Devant une chambre de l’hôpital de la ville de Gao, dans le nord-est du Mali, deux djihadistes armés montent la garde. A l’intérieur, cinq hommes amputés d’une main et d’un pied au nom de la charia vivent prostrés, sans savoir quand les islamistes leur permettront de sortir.
Devant une chambre de l’hôpital de la ville de Gao, dans le nord-est du Mali, deux djihadistes armés montent la garde. A l’intérieur, cinq hommes amputés d’une main et d’un pied au nom de la charia vivent prostrés, sans savoir quand les islamistes leur permettront de sortir.
Des bandages protègent leurs membres amputés. Une lumière blafarde éclaire la pièce.
"Moi je reconnais avoir attaqué un car de voyageurs", dit Ardo (les prénoms ont été modifiés, ndlr) à un journaliste de l’AFP qui a pu, discrètement, s’introduire dans la chambre. "Mais ce n’est pas pour ça qu’on devait me couper une main et un pied".
Une bande de coupeurs de route, composée de quatre Peuls et d’un Touareg, avait attaqué le mois dernier un autobus sur l’axe qui relie Gao à la frontière nigérienne. Les passagers avaient été dépouillés d’une forte somme d’argent.

• **Travail demandé 1**:
Répondez à ces questions sur le texte :
(a) Combien de djihadistes armés gardent la chambre de l'hôpital ?
(b) De quoi les cinq hommes ont-ils été amputés ?
(c) Sur quel axe l'autobus a-t-il été attaqué ?
• **Travail demandé 2**: Dans le texte, relevez chaque groupe de plus d'une personne dont le nombre est donné, avec ce nombre.
Pour répondre, servez-vous seulement du texte.

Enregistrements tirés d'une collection
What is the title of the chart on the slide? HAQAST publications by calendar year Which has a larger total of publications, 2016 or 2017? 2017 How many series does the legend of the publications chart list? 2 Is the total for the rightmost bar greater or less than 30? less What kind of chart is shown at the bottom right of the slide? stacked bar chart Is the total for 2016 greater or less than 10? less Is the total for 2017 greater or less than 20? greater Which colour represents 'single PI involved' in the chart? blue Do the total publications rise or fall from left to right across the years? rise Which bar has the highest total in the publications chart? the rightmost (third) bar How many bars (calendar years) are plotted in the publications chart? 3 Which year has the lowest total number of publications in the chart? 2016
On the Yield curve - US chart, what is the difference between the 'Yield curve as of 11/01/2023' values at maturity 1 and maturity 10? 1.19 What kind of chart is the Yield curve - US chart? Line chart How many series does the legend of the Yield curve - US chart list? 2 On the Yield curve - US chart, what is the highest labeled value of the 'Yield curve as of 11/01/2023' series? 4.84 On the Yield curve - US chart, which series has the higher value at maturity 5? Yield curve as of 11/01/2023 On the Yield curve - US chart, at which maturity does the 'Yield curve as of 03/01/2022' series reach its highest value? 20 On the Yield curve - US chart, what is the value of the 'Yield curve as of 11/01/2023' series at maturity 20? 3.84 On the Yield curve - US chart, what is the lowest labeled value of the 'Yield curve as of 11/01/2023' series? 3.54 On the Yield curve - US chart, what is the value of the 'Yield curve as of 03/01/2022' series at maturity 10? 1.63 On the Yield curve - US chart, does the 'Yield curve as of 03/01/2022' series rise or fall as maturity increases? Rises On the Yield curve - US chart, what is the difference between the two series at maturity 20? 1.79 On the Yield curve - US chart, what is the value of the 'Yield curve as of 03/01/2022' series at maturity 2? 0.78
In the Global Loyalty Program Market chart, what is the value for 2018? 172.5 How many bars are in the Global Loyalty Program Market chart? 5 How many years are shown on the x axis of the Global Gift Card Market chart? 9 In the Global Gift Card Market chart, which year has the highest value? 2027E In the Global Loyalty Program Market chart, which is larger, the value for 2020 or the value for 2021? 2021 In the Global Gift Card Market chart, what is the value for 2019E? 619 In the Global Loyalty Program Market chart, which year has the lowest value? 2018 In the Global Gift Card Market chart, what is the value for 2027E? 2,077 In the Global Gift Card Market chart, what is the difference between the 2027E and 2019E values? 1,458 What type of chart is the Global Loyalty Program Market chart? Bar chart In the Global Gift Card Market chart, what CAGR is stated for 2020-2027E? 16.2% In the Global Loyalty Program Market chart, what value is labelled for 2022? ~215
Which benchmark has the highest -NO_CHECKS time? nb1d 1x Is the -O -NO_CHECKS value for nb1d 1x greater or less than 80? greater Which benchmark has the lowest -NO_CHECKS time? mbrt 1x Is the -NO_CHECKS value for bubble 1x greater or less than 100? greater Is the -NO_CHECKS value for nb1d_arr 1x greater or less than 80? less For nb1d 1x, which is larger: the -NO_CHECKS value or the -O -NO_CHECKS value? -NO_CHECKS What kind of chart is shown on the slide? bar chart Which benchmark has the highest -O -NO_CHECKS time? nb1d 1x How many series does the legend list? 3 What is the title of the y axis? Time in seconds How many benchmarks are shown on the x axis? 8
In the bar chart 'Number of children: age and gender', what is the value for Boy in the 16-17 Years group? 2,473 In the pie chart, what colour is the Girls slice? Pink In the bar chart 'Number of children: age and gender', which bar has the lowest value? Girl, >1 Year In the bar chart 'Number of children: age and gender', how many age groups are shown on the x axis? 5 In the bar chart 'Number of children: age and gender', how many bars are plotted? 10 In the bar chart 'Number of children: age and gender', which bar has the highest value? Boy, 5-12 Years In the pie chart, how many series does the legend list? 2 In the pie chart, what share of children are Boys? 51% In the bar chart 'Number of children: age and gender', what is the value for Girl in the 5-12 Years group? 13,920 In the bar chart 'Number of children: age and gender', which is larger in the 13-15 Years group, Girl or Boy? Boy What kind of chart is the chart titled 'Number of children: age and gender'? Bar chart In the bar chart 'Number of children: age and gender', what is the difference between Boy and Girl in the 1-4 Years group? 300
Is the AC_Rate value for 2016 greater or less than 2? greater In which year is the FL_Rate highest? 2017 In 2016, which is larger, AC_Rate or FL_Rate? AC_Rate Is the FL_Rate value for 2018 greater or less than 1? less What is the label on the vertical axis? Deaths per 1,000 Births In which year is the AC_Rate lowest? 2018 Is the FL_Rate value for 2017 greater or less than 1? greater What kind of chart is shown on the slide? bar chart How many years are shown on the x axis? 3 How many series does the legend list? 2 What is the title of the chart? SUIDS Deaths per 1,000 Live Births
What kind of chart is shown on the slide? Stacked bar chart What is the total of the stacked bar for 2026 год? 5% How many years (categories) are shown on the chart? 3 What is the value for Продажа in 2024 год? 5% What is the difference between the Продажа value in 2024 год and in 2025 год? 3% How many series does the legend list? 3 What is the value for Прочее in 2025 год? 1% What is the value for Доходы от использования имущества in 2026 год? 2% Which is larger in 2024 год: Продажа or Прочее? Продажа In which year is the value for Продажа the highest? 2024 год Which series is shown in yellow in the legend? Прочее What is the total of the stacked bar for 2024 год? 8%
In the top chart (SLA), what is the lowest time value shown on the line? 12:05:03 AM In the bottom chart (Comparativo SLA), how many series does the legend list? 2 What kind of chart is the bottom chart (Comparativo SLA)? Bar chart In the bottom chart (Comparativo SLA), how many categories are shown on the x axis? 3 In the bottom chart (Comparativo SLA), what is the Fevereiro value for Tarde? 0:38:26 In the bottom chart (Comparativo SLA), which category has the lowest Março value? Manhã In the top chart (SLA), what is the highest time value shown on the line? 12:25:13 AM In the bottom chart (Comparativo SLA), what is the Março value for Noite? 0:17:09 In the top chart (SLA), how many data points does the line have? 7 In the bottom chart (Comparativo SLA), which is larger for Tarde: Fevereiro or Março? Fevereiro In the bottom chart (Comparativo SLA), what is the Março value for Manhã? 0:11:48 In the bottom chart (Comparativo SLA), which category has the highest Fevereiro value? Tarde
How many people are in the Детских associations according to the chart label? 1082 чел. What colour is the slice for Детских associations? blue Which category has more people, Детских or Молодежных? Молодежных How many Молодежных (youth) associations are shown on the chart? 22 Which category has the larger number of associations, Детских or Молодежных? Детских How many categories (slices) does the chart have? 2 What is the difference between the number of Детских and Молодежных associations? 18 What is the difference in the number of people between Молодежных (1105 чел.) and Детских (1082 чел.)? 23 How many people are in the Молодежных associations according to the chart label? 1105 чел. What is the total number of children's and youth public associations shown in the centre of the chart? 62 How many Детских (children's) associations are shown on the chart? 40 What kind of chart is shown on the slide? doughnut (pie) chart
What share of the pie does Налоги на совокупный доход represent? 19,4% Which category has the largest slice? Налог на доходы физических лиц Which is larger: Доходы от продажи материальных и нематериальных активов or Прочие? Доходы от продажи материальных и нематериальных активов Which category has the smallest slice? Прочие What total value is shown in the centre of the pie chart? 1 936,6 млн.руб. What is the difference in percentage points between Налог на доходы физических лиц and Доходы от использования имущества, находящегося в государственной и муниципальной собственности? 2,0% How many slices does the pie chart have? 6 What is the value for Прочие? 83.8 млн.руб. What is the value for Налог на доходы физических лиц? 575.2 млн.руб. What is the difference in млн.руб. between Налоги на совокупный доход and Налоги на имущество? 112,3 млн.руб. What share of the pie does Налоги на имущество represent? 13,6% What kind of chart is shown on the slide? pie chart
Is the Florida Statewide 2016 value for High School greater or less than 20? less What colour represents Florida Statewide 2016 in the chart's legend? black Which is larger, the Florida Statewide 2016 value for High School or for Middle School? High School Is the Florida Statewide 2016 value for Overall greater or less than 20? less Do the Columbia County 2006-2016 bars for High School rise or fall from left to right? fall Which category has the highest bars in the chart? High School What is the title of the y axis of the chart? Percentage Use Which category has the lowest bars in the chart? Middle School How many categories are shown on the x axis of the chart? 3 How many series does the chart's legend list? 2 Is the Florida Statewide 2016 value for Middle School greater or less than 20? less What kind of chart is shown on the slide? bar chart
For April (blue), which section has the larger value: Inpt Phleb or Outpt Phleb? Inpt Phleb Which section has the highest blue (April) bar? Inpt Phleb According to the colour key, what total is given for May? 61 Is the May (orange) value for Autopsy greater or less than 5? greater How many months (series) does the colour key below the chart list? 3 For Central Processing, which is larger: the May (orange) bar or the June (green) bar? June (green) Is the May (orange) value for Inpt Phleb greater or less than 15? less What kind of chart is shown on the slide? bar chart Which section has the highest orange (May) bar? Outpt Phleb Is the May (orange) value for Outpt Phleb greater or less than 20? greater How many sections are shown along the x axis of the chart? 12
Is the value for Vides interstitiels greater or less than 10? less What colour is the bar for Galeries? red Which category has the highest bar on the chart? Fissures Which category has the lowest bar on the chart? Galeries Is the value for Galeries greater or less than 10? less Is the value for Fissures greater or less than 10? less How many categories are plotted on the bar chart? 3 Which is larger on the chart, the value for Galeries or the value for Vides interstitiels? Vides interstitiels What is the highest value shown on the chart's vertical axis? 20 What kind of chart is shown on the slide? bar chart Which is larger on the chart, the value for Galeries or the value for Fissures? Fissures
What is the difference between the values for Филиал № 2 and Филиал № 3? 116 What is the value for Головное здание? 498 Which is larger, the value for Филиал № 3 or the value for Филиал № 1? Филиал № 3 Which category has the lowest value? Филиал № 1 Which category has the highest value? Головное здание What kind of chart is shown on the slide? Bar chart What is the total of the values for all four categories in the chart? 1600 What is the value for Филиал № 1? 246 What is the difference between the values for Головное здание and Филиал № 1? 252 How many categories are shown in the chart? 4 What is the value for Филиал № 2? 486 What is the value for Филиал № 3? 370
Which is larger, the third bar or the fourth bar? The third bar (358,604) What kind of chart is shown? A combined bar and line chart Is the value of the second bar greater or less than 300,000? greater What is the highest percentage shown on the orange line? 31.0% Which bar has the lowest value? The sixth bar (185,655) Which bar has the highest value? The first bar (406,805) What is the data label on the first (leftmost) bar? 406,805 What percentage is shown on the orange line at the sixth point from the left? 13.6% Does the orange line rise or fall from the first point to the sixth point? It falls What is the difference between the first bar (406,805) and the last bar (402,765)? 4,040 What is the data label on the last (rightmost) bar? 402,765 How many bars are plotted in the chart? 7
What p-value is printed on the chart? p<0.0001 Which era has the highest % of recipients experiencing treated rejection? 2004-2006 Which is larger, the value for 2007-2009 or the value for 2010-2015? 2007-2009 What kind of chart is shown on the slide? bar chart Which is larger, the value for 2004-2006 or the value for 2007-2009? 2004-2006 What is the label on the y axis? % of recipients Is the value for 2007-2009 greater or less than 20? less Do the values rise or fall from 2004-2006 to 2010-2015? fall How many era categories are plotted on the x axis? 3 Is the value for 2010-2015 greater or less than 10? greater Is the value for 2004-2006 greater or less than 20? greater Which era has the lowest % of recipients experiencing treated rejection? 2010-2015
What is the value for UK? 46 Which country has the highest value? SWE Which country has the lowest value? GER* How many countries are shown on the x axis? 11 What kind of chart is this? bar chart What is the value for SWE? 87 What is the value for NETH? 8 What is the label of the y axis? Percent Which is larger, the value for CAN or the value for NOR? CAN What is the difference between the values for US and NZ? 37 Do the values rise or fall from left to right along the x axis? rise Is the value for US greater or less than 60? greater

• **Réponse 1**:
(a) Deux.
(b) D'une main et d'un pied.
(c) Sur l'axe qui relie Gao à la frontière nigérienne.

• **Réponse 2**:
- deux djihadistes armés
- cinq hommes amputés
- quatre Peuls